Interface’in “Mission Zero” hedeflerini aşağıda görebilirsiniz:
- Interface halı karosu ürünlerinin karbon ayak izinde %69 azalma,
- Dünya genelinde Sera Gazı (GHG) emisyonlarında %96 azalma,
- Dünya genelinde fabrikalarında %89 yenilenebilir enerji kullanımı, %100 yenilenebilir elektrik kullanımı,
- ABD ve Avrupa üretim tesislerinde %99 yenilenebilir enerji kullanımı,
- Dünya çapında ürün yapmak için üretim birimi başına enerji kullanımında %46 azalma,
- Dünya genelinde fabrikalarda üretim birimi başına %89 su kullanımında azalma,
- Küresel işletmelerinde, düzenli depolama sahasında atıkların %92 oranında azaltılması.
1994 yılında tüm şirketlerin hissedar değerine odaklanarak karlarını maksimize etmeye odaklandıklarını düşünürsek Ray Anderson’un hedefi akıntıya kürek çekmek olarak düşünülebilir. Ray Anderson en karlı olduğu yıllarda yaklaşan çevre problemini görerek, hem kendisi hem de ekibi ile sorumluluğu alarak şirketini tüketen ve kirleten bir şirketten, üreten ve çevreyi koruyan bir şirkete dönüştürüyor. 2011 yılında ölüyor ama fikirleri şirketinde yaşamaya devam ediyor. Şirket son 25 yılda bu alanlarda kayda değer bir ilerleme kaydediyor ve 2020 yılındaki “Mission Zero” hedefine yaklaşıyor.

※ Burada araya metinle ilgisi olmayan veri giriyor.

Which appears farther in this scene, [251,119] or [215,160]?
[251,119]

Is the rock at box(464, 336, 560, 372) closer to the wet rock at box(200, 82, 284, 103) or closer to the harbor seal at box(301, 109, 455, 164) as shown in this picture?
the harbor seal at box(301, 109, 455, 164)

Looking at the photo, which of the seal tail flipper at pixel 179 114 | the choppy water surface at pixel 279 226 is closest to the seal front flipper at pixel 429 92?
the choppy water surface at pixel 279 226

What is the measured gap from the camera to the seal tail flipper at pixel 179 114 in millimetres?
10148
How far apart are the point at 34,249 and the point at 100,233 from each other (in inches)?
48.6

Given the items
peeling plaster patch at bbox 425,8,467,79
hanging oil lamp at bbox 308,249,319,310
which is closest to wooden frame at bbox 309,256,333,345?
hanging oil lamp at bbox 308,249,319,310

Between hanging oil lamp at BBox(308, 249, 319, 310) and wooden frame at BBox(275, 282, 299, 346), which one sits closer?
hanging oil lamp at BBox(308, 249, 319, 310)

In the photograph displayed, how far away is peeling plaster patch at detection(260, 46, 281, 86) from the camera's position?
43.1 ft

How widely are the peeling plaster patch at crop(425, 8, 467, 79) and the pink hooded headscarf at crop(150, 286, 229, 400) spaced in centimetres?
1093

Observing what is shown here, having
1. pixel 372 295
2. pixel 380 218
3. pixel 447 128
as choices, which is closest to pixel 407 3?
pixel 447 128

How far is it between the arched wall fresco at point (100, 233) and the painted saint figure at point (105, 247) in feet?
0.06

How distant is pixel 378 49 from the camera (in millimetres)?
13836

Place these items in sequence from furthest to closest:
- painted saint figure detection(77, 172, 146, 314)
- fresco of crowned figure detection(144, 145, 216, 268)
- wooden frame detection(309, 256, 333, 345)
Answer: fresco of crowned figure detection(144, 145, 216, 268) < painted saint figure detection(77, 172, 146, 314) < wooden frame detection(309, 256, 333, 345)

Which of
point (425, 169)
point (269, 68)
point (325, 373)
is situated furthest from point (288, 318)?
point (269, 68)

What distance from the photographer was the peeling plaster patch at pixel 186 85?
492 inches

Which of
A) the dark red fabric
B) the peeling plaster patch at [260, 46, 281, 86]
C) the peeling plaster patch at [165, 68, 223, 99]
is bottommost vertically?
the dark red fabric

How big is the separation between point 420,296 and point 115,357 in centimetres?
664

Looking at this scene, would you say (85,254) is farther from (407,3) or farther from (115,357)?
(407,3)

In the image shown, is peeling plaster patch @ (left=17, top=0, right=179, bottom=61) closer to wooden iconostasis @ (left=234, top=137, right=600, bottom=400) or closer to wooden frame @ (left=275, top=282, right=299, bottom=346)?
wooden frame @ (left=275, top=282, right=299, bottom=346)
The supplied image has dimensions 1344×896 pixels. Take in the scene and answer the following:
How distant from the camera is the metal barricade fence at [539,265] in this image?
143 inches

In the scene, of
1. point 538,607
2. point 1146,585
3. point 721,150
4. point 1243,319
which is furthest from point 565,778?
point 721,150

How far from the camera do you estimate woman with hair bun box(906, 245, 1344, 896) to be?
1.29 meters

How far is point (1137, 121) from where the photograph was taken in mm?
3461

Kitabı ve kitapta yazan örnekleri okuyunca Upstream’in bir etki yaklaşımı olduğunu düşündüm. Etki yatırımları daha iyi, temiz ve refah içinde yaşamayı hak eden bir dünya için çok önemli. İyi bir etki yatırımı, bir sorunu, sorumluluğu geniş bir katılımcı paydaş grubu ile alarak bütünsel bir bakış açısıyla toplumun faydasına çözmeye çalışıyor. Etki ölçümlemesi ve etki yönetim stratejisi sürdürülebilir bir şirket yönetimi için önemli.
Bir şirketin nasıl dönüşebileceğini görmek ve dönüşen şirketlerin hayat hikayelerini öğrenmeniz için Upstream kitabını okumanızı öneririz.